▶ _Textabschnitt_:
Ich weiss nicht, ob andere auch so funktionieren, aber ich finde es auf jeden Fall faszinierend. Seit Tagen tue ich mich schwer mit Entscheidungen. Ich will doch nach Südamerika. Ja, aber Costa Rica und Bahamas oder doch die Dominikanische? Jamaika, Barbados, die neue Boomstadt Georgetown in Guayana? Oder natürlich Panama! Panama! Haiti, Honduras, Nicaragua. Haiti. Zumindest Jamaika. Venezuela. Und dann wieder Haiti. Panama. Jamaika. Kuba! Kuba ist toll! Ich mache mir viele Gedanken, verwerfe, rekonsidere (ja, neuer Anglizismus), argumentiere für und gegen, versuche meine Gefühle zu erspüren, aber alles nützt nichts. Es fühlt sich schlecht an. Ich komme nicht weiter. Drehe. Bin blockiert. Es ist noch nicht Zeit.
Heute spüre ich, dass die Entscheidung näher kommt. Ich fahre mit dem modernen Zug eine Stunde nach West Palm Beach. Mar a Lago steht da, das Teil vom Orangefarbenen. Im Zug unterhalte ich mich mit einer sympathischen und gebildeten Frau, wir sprechen über die Obdachlosigkeit, über das Tippen und anderes. In West Palm Beach angekommen gönne ich mir ein Sandwich von Jimmy and Johns und fahre zum wunderbaren Strand. Öffentlich und wirklich sehr anmächelig. Wenig Leute. Ich bin nicht so der Beach Boy, aber hier würde es mir gefallen. Ich fahre die Strasse aber gleich weiter in Richtung Süden. In Richtung Mar a Lago. Schon bald mahnt ein Schild „Road Closed“. Und so ist dann tatsächlich. Bei der letztmöglichen Abzweigung vor Mar a Lago ist die Strasse gesperrt.

[Webbilddaten mit Bildunterschriften]
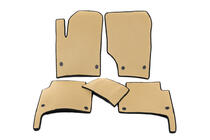 Volkswagen Touareg 2002–2010 Tapis de sol EVA (Beige) photo 1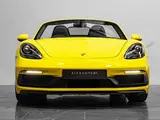Porsche 718 Boxster GTS thumbnail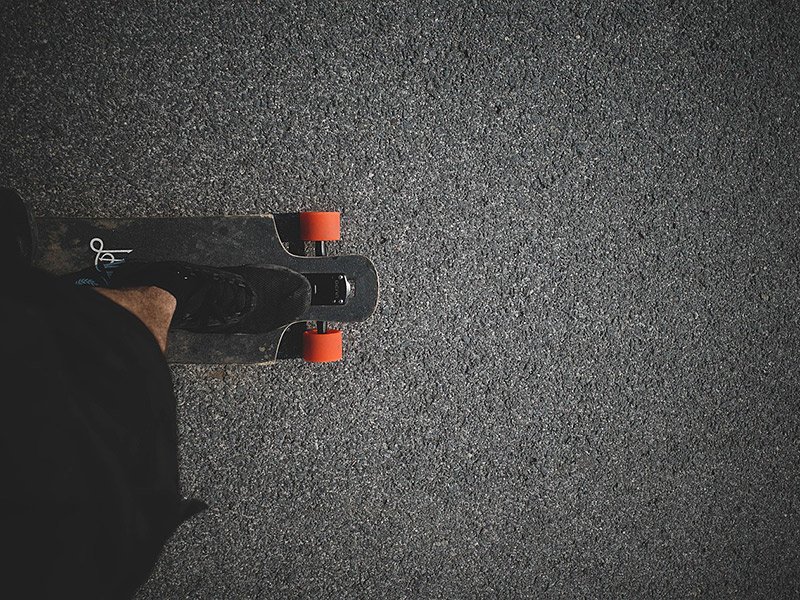 longboard in volksdorf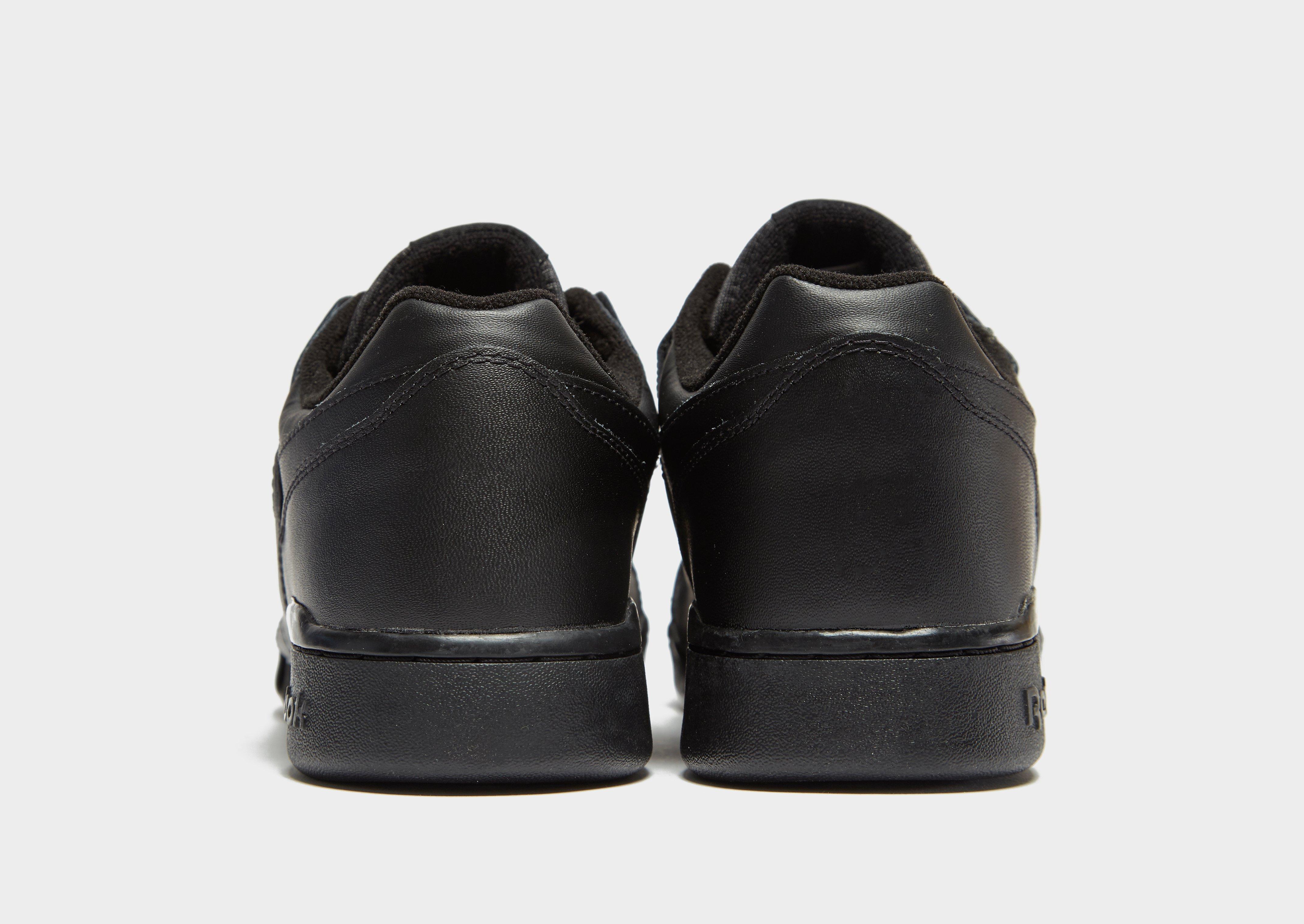 Adidași pentru bărbați REEBOK WORKOUT PLUS 2760 Negru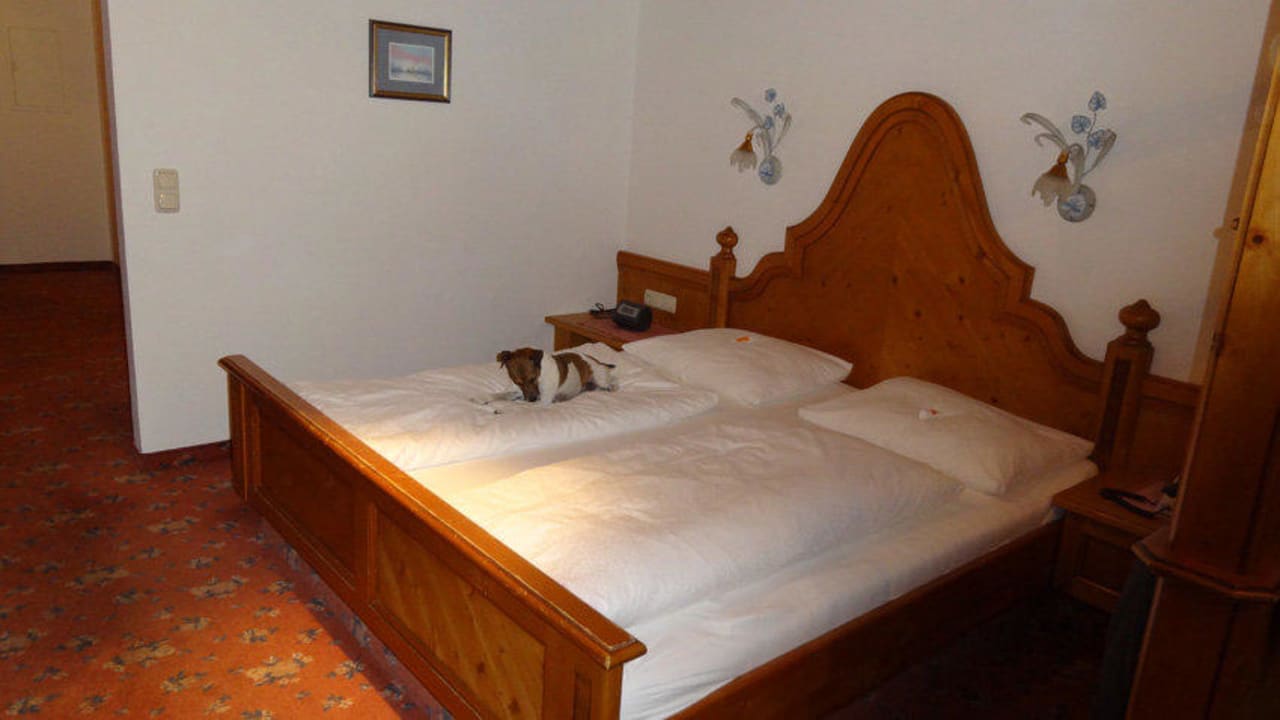 Bett Hotel Tauernhof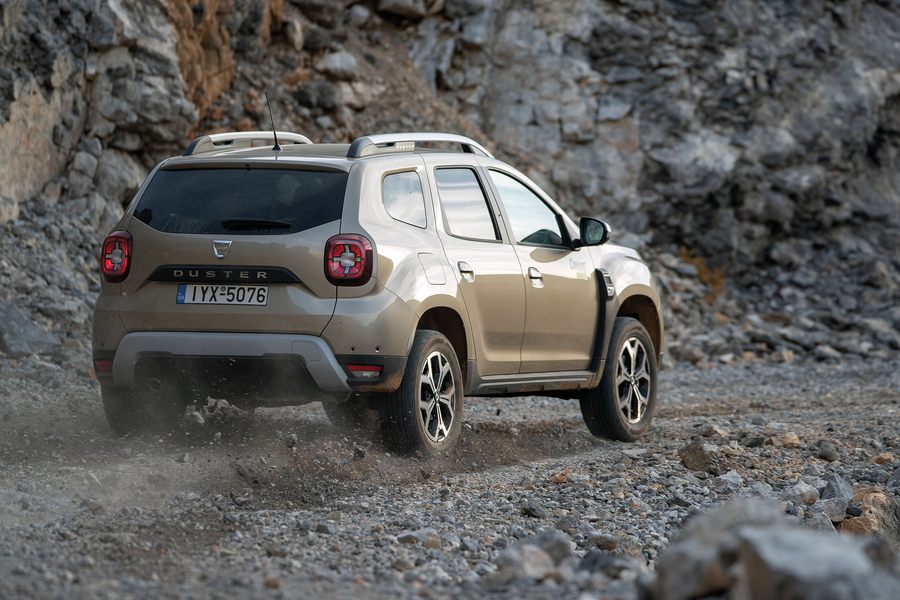 Dacia Duster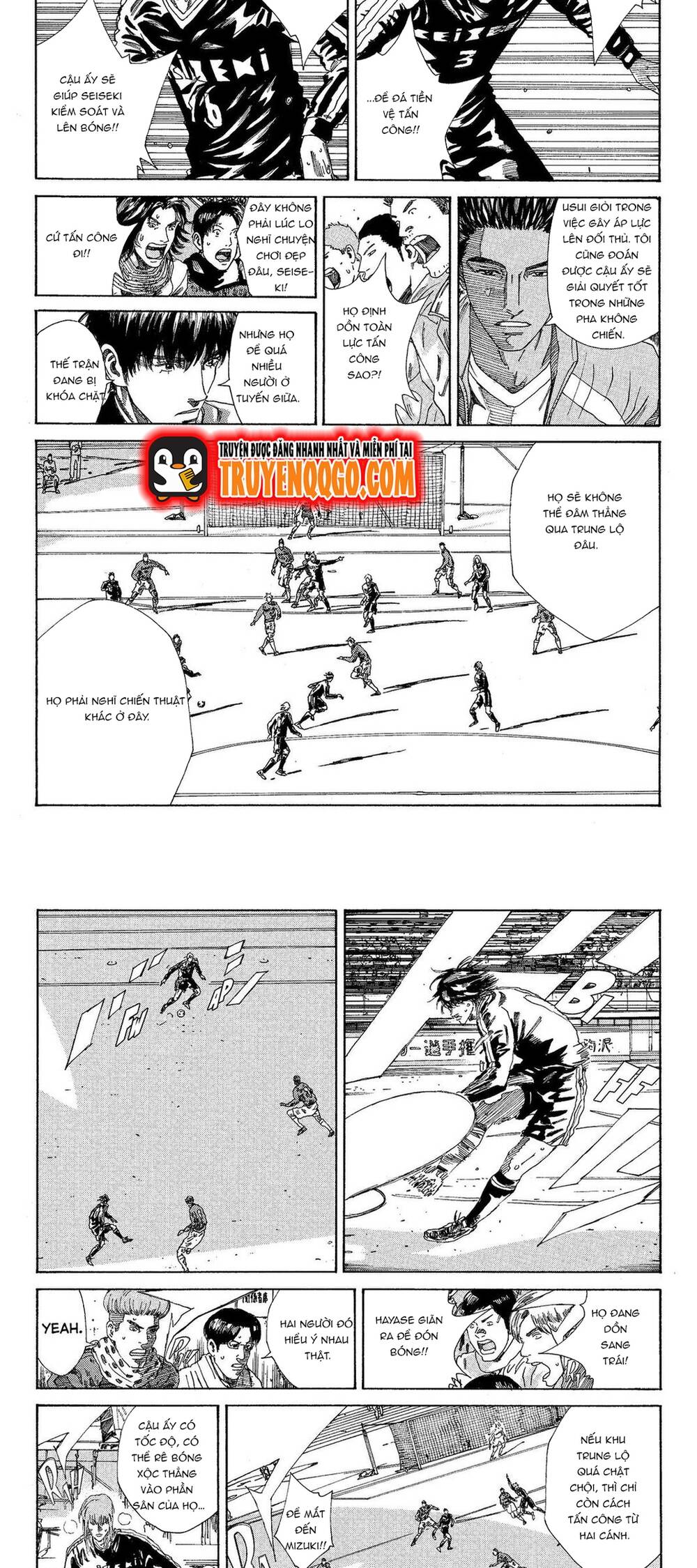 Days Chapter 212 - Trang 2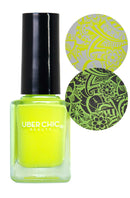 UberChic Beauty - Neon Lights Stamping Polish
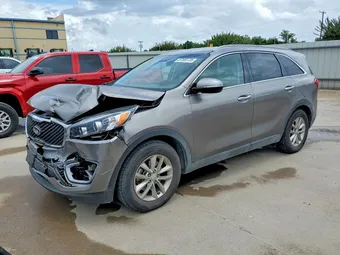 2016 Kia Sorento 5XYPG4A52GG003174 Lot 57085726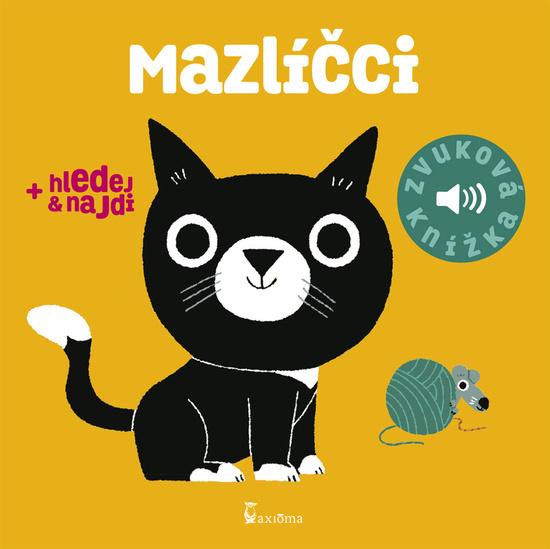 Mazlíčci - 9788072924691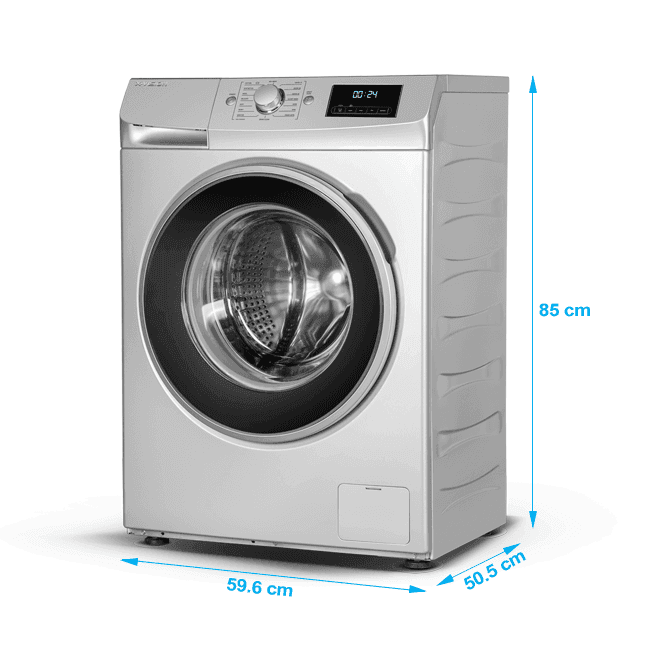 X-Vision washing machine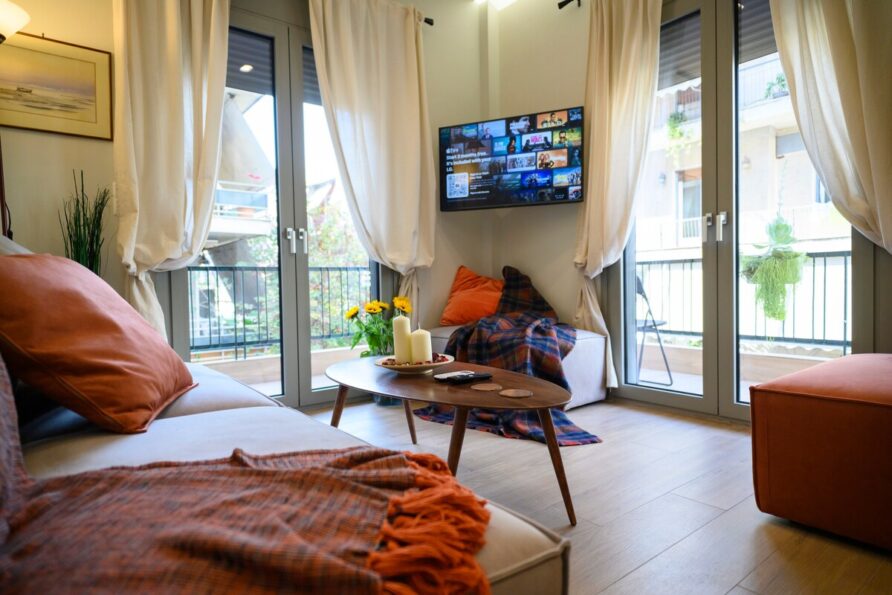 Daisy’s Deluxe Athenian 2bedroom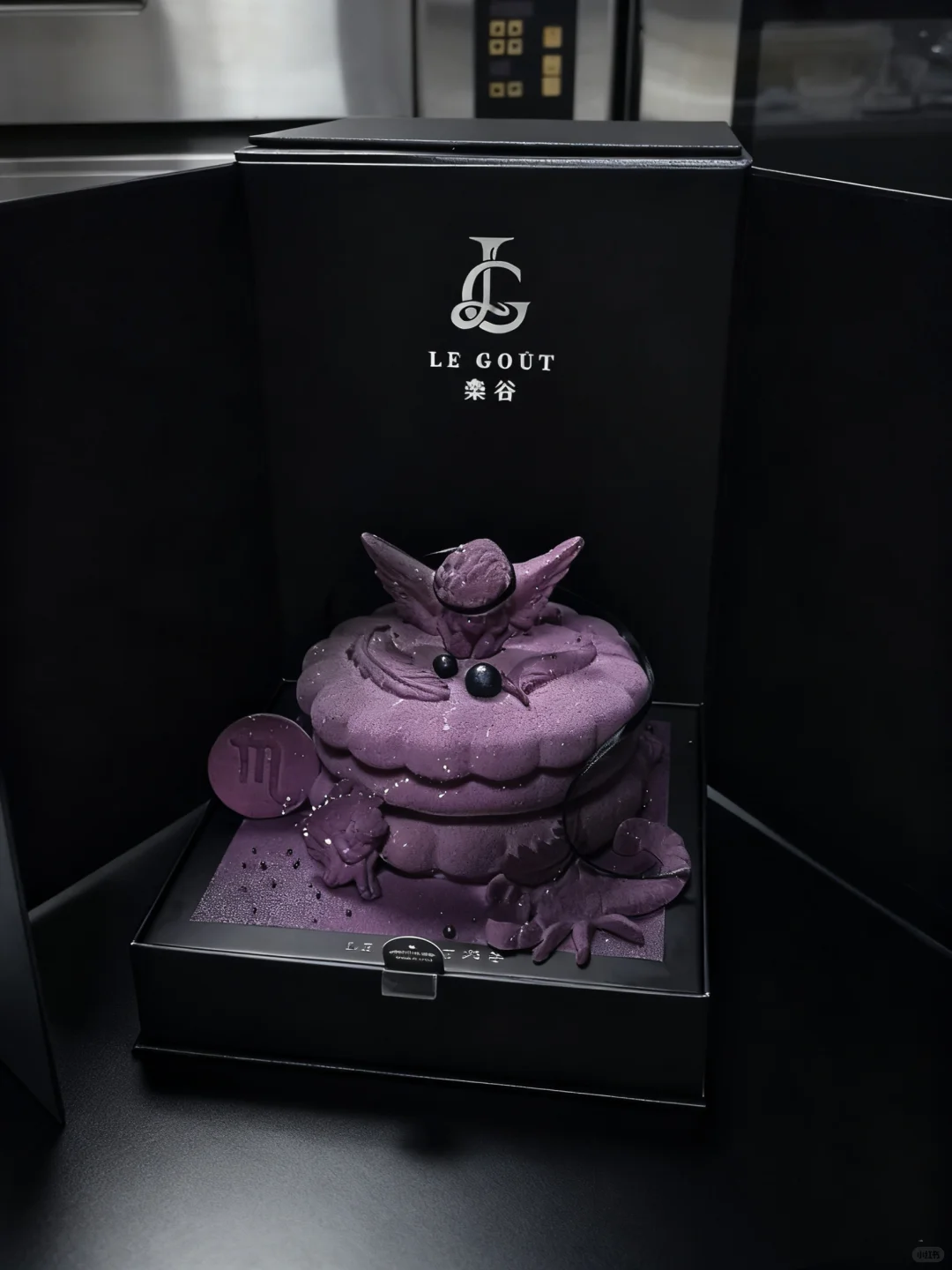 天蝎座♏️ 魅惑 性感 神秘 💜🖤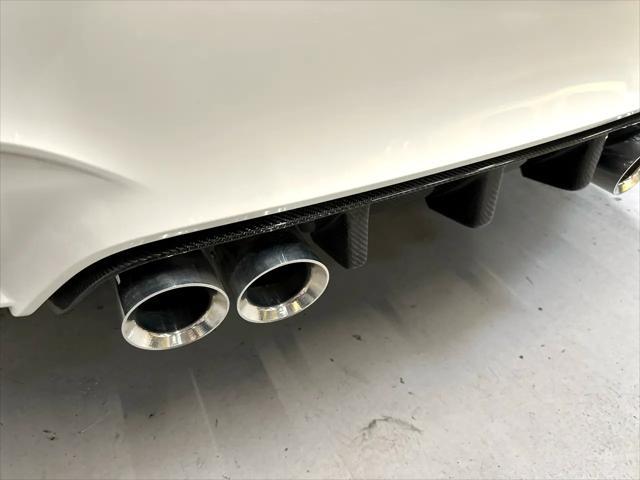 used 2018 BMW M3 car, priced at $71,999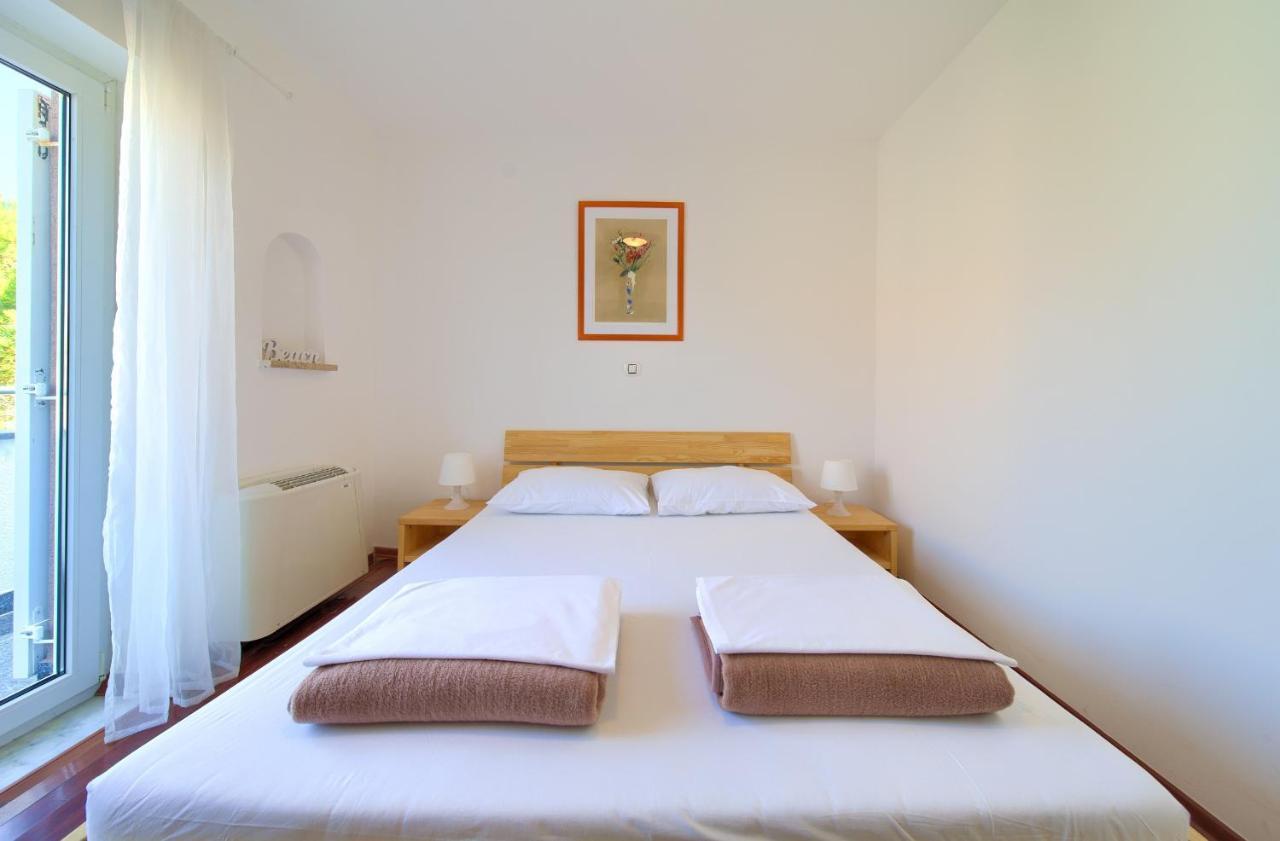 Bed and Breakfast Bed&Breakfast Lucija Punat Zewnętrze zdjęcie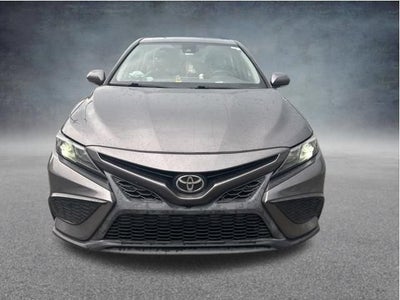 2021 Toyota Camry SE Nightshade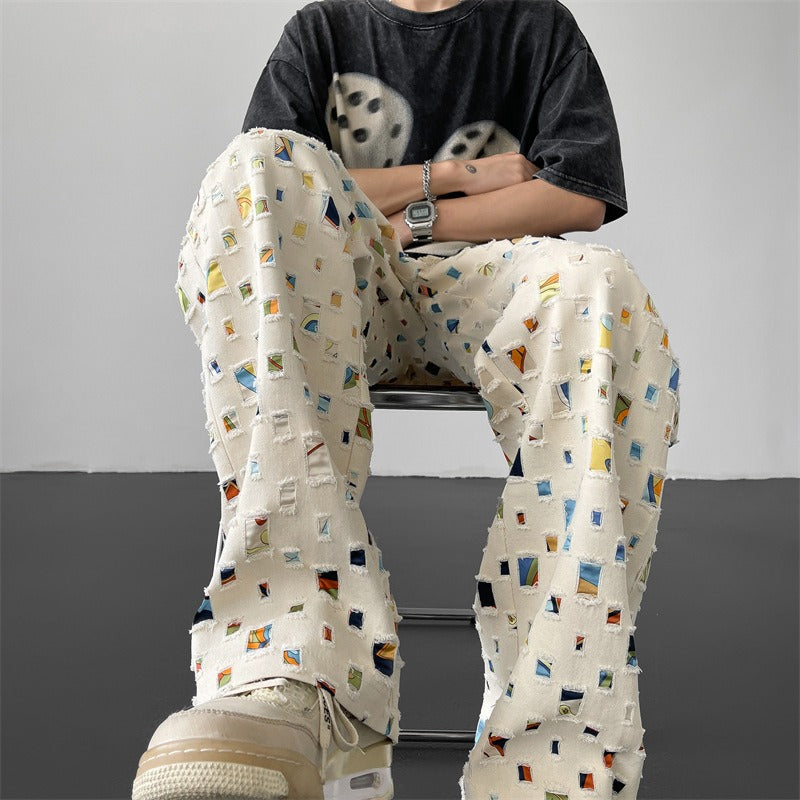 Rechte Pantalon voor Vrouw - StudioMarella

▶ _Aufgabenstellung_: Setzen Sie den Reisebericht über die Fahrt nach West Palm Beach fort, und zwar im Anschluss an dessen letzten Satz.

▶ _Musterlösung_:
Polizisten mit Schutzhelmen, die noch vor wenigen Sekunden ganz entspannt in ihren SUVs sassen springen plötzlich auf. Hektik liegt in der Luft. Manche sind etwas desorientiert, finden ihre Pumpgun nicht auf den ersten Augenblick. Was natürlich problematisch ist. Weil auf den zweiten Blick ist zu spät. Denn ein Reyman ist schnell. Hat die Turbodüsen an sein Brompton montiert. Schubkraft wie eine Rakete. Und natürlich habe ich meinen Velohelm auf. Der ist zwar bereits etwas ramponiert, aber gegen so ein paar Kugeln wird er schon noch schützen. Und so mache ich mich möglichst klein auf dem möglichst kleinen Velo, aber sie sehen mich doch. Und schlagen Alarm. Ich kalkuliere damit, dass sie zu langsam sind. Zu überrascht. Und in der Tat, nur ein Streifschuss am Helm und ich bin durch. Ich höre Motoren starten, weit entfernt, Reifen quietschen, noch weiter entfernt und schon bin ich beim Eingangstor.
Schliesslich will ich Trump noch ein paar Grüsse von Kamala ausrichten. Sie war schon etwas gekränkt, aber letztlich ist sie ein sportlicher Mensch, fair. Und hat mich extra mit ein paar Tipps zu ihm geschickt. Ich treffe auf Donald im Vorgarten von Mar a Lago. Auch seine Security sind natürlich überrascht, aber Don erkennt mich zum Glück sogleich und winkt ab. Gut. Ich glaube nicht, dass er mich mag. Zu grosse Nervensäge. Aber wir haben da so ein kleines Geheimnis. Klitzeklein. Aber gross genug, dass er mir zuhört. Gerade jetzt. So als künftiger Präsident. Da will er nicht, dass das rauskommt. Und so setzen wir uns zusammen und tuscheln ein wenig. Zwischendurch muss er laut lachen, das ist schon witzig. So der grosse Trump, also der hat ja schon ein paar Kilo zu viel, wie der dröhnt. Und ist ja sonst eher so der ernsthafte Typ.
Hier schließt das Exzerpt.